AASG maintains close ties to The Sudan Campaign, for which Charles Jacobs serves as a co-chairman.

==Central components==
AASG says that the first step in eradicating slavery is educating the public that it still exists. AASG builds awareness through publications, school curricula, conferences, and a Speakers’ Bureau, consisting mainly of survivors of slavery. AASG advocates for the freedom of those degraded by slavery through government lobbying and online campaigns, which locate pressure points in corporations that benefit from slavery, governments that tolerate human bondage, and leaders who remain silent. On their website, AASG state that they have a network of activists around the world who are passionate about freedom. Grassroots activism takes the form of rallies, candlelight vigils, freedom marches, petitions and letter-writing campaigns. AASG partners with organizations working on the ground to provide rehabilitation and support to victims of slavery.

==Modern-day slavery==
On June 4, 2008, the U.S. released a trafficking in persons report. In this report Secretary of State Condoleezza Rice stated, "Trafficking and exploitation plague all nations, and no country, even ours, is immune."

==Controversies==
The AASG claims of contemporary slavery have been met with criticism from BBC journalist David Hecht.

Hecht has challenged the AASG claims of rampant slavery in Sudan. "Yes, there is a slave (and master) mentality in Africa, but nothing like the dehumanized institutions that Frederick Douglass had to fight in America." He also reported that Western media are often naïve misunderstandings of the facts. Claiming that outside those areas controlled by the Sudanese Government, the old practice of intertribal feuding continues. In these raids prisoners are taken, who must then be ransomed. What looks like the purchase of slaves is actually the redemption of prisoners of war.

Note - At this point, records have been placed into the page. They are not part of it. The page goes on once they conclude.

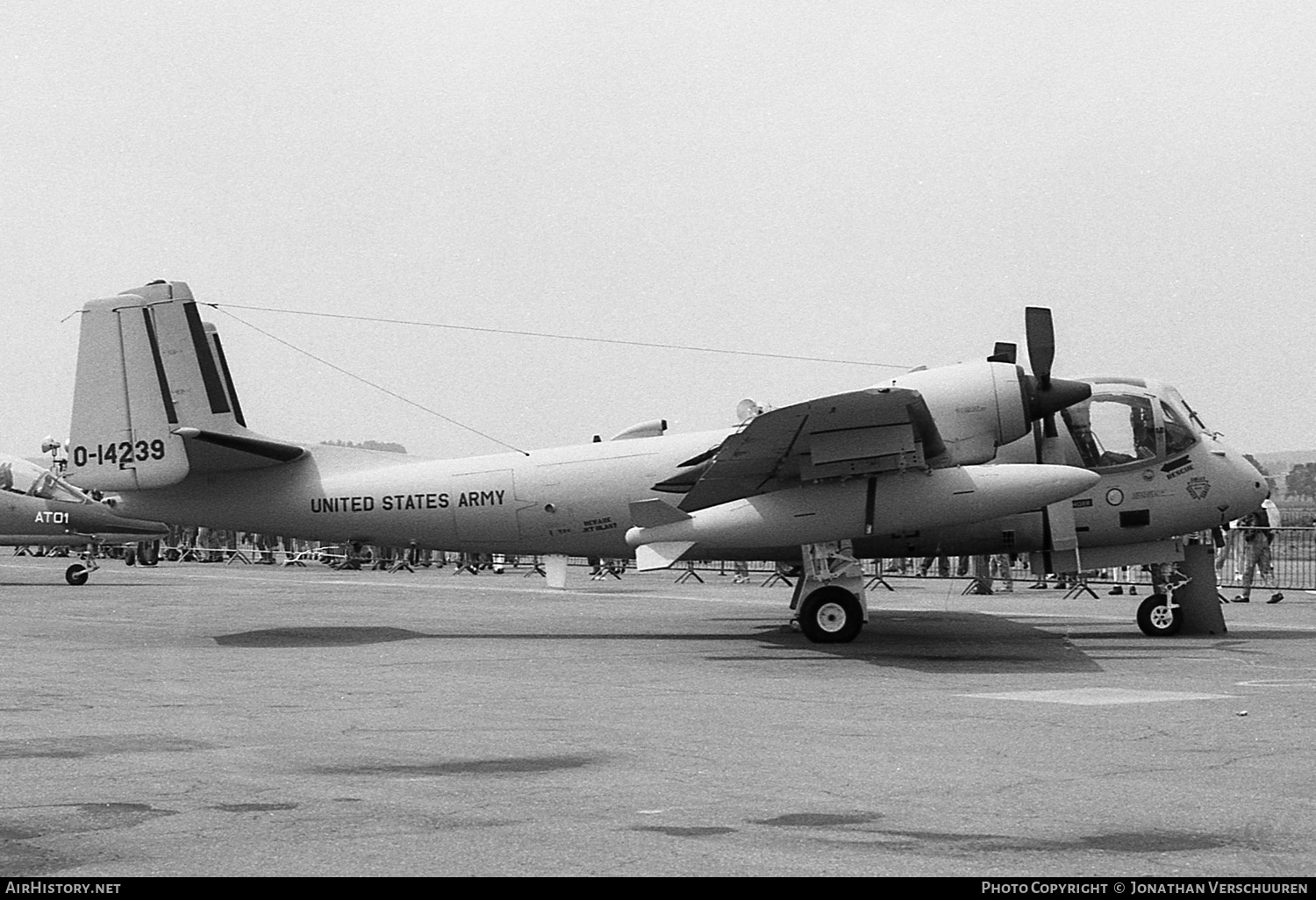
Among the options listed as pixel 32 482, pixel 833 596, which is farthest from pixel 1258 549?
pixel 32 482

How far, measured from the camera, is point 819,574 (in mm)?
17938

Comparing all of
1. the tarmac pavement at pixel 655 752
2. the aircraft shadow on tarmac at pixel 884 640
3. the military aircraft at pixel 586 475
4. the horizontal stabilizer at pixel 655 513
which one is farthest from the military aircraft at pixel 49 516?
the horizontal stabilizer at pixel 655 513

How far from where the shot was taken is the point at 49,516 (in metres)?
33.9

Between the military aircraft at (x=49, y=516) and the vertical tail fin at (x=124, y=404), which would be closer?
the vertical tail fin at (x=124, y=404)

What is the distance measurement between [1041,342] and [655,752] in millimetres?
9988

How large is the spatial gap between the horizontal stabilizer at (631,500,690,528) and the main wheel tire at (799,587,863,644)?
2.00 meters

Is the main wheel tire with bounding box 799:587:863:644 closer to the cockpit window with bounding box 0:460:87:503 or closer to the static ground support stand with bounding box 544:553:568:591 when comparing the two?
the static ground support stand with bounding box 544:553:568:591

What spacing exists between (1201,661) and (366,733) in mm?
9893

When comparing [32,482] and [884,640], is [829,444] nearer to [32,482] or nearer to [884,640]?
[884,640]

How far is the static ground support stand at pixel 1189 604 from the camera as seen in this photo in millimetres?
19109

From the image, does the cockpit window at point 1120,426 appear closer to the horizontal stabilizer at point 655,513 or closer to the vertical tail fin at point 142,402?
the horizontal stabilizer at point 655,513

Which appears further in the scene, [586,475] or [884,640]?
[586,475]

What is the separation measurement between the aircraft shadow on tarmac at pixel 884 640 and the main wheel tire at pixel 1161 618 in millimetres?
1133

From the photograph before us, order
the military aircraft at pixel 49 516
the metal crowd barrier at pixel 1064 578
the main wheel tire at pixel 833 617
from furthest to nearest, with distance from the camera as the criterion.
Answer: the military aircraft at pixel 49 516, the metal crowd barrier at pixel 1064 578, the main wheel tire at pixel 833 617
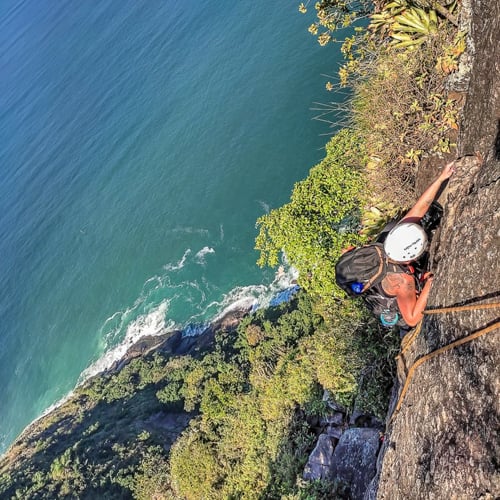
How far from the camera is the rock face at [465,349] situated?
3705 millimetres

Anti-Slavery International has also stated that, "The charge that government troops engage in raids for the purpose of seizing slaves is not backed by the evidence."

===Controversy of redemption program===
The AASG supported program of arrangement of payment to human traffickers for the "freedom" of slaves has come under fire. Aid workers, missionaries, and even the rebel movement that facilitates the redemption of slaves in the claim it is often an elaborate scam or a "corrupt racket." Groups, including the Sudan Embassy, Canada, state that the practice of paying the rebels prolongs the war, while others claim it brought the "perverse incentives" of slavery in many areas. Manase Lomole Waya, who runs Humanitarian Assistance for South Sudan, a group based in Nairobi, praises AASG for its effort, but brings a warning: "We welcome them for exposing the agony of our people to the world," he said. "That part is good. But giving the money to the slave traders only encourages the trade. It is wrong and must stop. Where does the money go? It goes to the raiders to buy more guns, raid more villages, put more shillings in their pockets. It is a vicious circle."

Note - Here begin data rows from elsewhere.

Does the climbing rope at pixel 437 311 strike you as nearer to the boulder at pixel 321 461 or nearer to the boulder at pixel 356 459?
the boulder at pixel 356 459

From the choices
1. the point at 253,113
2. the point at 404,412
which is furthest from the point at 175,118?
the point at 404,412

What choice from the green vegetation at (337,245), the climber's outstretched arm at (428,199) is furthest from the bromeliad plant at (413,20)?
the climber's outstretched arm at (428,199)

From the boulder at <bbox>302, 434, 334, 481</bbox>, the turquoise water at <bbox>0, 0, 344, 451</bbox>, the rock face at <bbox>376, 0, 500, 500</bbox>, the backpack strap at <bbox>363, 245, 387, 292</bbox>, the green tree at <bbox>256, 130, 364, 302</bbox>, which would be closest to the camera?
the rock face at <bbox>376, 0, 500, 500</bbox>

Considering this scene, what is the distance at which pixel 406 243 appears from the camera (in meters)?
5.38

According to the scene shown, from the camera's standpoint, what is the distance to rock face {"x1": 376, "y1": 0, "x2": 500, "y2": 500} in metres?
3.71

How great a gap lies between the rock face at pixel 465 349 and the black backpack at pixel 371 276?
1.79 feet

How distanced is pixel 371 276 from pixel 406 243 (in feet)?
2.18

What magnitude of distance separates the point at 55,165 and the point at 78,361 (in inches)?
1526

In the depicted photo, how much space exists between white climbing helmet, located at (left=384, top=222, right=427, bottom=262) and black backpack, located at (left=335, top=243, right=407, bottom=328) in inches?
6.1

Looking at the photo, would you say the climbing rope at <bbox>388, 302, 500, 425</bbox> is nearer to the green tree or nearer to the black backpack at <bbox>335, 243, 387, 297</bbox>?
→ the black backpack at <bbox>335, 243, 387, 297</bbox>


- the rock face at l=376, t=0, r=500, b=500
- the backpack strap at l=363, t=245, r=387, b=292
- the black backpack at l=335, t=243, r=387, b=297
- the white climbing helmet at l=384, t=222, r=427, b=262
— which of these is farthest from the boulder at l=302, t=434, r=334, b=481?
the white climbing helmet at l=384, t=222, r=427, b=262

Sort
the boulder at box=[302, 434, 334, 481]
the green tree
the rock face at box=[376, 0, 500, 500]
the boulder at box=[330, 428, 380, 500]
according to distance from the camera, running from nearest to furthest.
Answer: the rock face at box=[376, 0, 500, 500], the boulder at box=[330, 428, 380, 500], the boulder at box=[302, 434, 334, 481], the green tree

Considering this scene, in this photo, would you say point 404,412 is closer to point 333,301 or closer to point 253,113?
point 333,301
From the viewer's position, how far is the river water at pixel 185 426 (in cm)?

Charles Jacobs, president of the American Anti-Slavery Group, concedes there is an increase in slave-taking since 1995 in terms of the growing intensity of the Sudanese war, but rebukes characterizations that it creates a market for the slave trade. He asserts that although war is the context for the slave trade, it cannot be the main cause. Thus, the transactions to free slaves do not contribute to the cycle of violence in the Sudan.